What is done


Process_all
process_all.m list all the images with filenames started with 0, and then apply each of them with colorize_skel. A result.txt is generated at the end of runtime. See a example of result.txt at the bottom of the result section.

60%: single scale implementation

See naive_align.m
The code is the basis for the base case of the pyramid implementation.

tweak:
Usually the border areas of the 3 channels have low correlation. The signal could be very strong in R, and very weak in G. Therefore, only 81% of the pixels (center 90% of either dimension) are considered for the sum squared difference measurement.

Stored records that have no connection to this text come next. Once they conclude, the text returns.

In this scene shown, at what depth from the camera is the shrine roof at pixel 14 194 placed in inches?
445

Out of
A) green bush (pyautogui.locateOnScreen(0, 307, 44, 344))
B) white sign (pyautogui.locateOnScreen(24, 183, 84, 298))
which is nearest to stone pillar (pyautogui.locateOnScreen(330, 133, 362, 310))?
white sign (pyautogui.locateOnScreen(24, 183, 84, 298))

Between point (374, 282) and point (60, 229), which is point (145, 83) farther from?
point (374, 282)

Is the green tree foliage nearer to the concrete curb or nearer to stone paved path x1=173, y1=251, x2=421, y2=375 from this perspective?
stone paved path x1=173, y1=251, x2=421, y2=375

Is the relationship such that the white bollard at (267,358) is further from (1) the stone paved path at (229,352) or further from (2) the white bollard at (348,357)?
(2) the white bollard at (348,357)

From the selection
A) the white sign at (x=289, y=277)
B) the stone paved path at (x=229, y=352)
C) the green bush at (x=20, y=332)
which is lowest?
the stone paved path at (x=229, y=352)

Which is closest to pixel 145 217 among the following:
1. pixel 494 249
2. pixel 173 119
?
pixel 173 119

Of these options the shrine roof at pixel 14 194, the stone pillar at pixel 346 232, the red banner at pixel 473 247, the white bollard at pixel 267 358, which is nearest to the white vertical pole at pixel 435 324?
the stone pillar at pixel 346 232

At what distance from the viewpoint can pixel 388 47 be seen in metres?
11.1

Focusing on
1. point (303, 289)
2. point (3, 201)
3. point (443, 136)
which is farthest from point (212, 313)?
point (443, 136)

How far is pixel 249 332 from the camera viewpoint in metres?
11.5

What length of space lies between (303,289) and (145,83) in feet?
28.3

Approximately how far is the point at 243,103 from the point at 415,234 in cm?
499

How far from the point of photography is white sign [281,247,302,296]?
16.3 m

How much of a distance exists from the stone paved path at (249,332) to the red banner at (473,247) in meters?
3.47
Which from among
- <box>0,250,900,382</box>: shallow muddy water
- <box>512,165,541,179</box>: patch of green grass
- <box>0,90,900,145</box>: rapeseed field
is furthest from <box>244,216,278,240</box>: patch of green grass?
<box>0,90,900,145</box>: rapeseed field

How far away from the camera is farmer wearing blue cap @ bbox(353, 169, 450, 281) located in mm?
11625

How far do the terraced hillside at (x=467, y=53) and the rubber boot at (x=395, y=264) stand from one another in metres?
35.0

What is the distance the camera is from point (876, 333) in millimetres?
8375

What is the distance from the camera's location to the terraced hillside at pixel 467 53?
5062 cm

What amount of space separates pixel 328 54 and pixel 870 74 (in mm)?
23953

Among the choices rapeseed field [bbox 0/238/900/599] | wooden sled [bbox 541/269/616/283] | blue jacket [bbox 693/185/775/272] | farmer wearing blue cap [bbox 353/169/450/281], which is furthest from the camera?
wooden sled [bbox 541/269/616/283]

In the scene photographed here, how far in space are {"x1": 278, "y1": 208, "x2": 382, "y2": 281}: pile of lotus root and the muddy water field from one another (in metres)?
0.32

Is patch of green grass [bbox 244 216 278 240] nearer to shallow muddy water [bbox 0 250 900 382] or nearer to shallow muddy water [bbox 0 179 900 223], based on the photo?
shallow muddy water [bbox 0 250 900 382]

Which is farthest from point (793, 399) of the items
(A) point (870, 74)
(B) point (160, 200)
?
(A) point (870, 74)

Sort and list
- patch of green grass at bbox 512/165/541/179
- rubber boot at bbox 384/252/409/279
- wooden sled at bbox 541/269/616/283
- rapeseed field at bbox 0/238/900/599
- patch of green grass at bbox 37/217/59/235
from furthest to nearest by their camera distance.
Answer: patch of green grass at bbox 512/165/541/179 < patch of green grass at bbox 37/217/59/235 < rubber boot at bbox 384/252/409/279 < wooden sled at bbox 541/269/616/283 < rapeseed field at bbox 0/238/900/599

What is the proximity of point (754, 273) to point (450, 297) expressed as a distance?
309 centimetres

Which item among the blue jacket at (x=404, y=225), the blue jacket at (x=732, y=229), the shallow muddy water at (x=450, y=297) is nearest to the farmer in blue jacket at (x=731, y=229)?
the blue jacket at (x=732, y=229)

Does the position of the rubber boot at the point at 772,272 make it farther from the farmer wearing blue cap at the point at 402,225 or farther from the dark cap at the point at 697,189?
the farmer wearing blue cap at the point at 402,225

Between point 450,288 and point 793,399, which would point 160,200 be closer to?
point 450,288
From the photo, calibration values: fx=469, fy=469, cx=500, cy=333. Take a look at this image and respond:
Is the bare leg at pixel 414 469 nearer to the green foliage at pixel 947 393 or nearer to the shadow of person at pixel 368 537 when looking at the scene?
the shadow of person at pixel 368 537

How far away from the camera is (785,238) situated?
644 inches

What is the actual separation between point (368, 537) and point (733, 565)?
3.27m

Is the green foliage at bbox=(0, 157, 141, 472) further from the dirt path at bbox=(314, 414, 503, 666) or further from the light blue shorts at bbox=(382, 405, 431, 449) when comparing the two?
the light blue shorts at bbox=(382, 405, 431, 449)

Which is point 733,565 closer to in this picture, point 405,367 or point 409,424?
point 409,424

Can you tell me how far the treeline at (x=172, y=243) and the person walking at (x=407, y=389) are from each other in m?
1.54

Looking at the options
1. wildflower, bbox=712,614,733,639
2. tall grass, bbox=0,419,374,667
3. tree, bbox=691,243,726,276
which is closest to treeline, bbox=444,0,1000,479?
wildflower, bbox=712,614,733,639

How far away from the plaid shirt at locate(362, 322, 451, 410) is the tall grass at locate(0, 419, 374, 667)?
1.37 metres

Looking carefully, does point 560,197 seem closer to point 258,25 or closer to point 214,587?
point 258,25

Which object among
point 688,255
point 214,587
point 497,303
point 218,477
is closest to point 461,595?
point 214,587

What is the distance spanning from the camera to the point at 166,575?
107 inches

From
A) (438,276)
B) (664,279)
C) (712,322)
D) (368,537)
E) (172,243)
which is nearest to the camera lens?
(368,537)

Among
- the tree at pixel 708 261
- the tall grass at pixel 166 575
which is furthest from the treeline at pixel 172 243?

40%: pyramid implementation

pyramid_align_help.m is the code. (There used to be a wrapper function that calls the helper, but that is no longer required).

The base case of the pyramid_align_helper is determined by the number of pixels of the inputs (<= 65536 or 256*256). In base case, the naive alignment is executed with a search radius of 10 pixels and the funtnion returns a 1 x 2 array of the best offset. Also, an edge filter is applied to the image in question and the template image before taking sum squared difference. The edge filter is the average of horizontal and vertical filters. Without this step, wierd result occurs on 0600v.jpg and 0398v.jpg. This is the middle 1/3 of the pyramid_align_help.m file.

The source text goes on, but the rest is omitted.